Selain Rudiantara, pertemuan yang berlangsung tertutup tersebut dihadiri juga oleh Menko Polhukam Wiranto, Kepala Staf Kepresidenan Moeldoko, dan Kepala Badan Siber dan Sandi Negara (BSSN) Hinsa Siburian.

Menurut Rudiantara, URL tersebut ada yang berasal dari dalam negeri dan juga ada yang beralamatkan di luar negeri. URL yang berada di luar negeri belum tentu warga negara yang bersangkutan yang membuatnya.

"Ada internasional, kebanyakan dari dalam negeri, tetapi ada 20 lebih dari (luar negeri). Saya mengatakan belum tentu warga negara tersebut, tetapi dari negara tersebut," katanya.

Yang disebar, kata Rudiantara, tidak hanya hoax, tetapi juga informasi-informasi yang bersifat provokatif, menghasut, dan mengadu domba. Informasi tersebut sangat berbahaya bagi Indonesia dan membuat situasi semakin panas.

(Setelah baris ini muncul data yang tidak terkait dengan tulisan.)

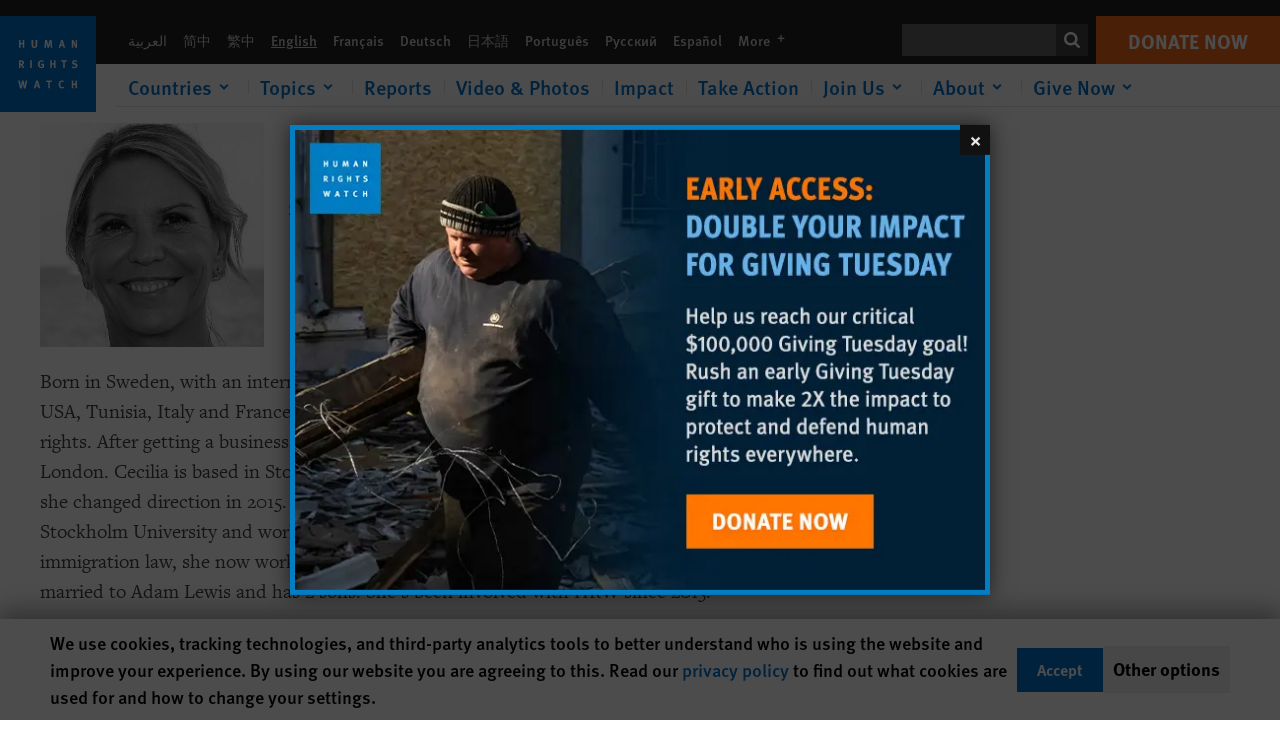

--- FILE ---
content_type: text/css
request_url: https://tags.srv.stackadapt.com/sa.css
body_size: -11
content:
:root {
    --sa-uid: '0-469cb41e-ead4-5ae4-773a-0e212bb40ab3';
}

"Kalau beritanya ada macam-macam. Kalau sudah menghasut, sudah mengadu domba, itu sudah keterlaluan. Karena informasi (tidak benar) bisa kita counter kalau ini tidak benar, tetapi yang berbahaya adalah (informasi) menghasut dan mengadu domba," terangnya.

Kemkominfo, lanjut Rudiantara, terus memantau aktivitas media sosial yang terkait dengan Papua. Jika ada hoax atau informasi yang bernada menghasut, pihaknya langsung menutup URL tersebut dan pelakunya diserahkan kepada aparat penegak hukum.

"Penegakan di dunia nyatanya sama teman-teman polisi. Kemkominfo hanya di dunia maya bekerja sama dengan BSSN. Yang terpenting, kalau ada hoax, ya kembali kepada kita semua. Kita bisa berpartisipasi dengan tidak meneruskan kalau ada info yang demikian (hoax tentang Papua)," ujarnya.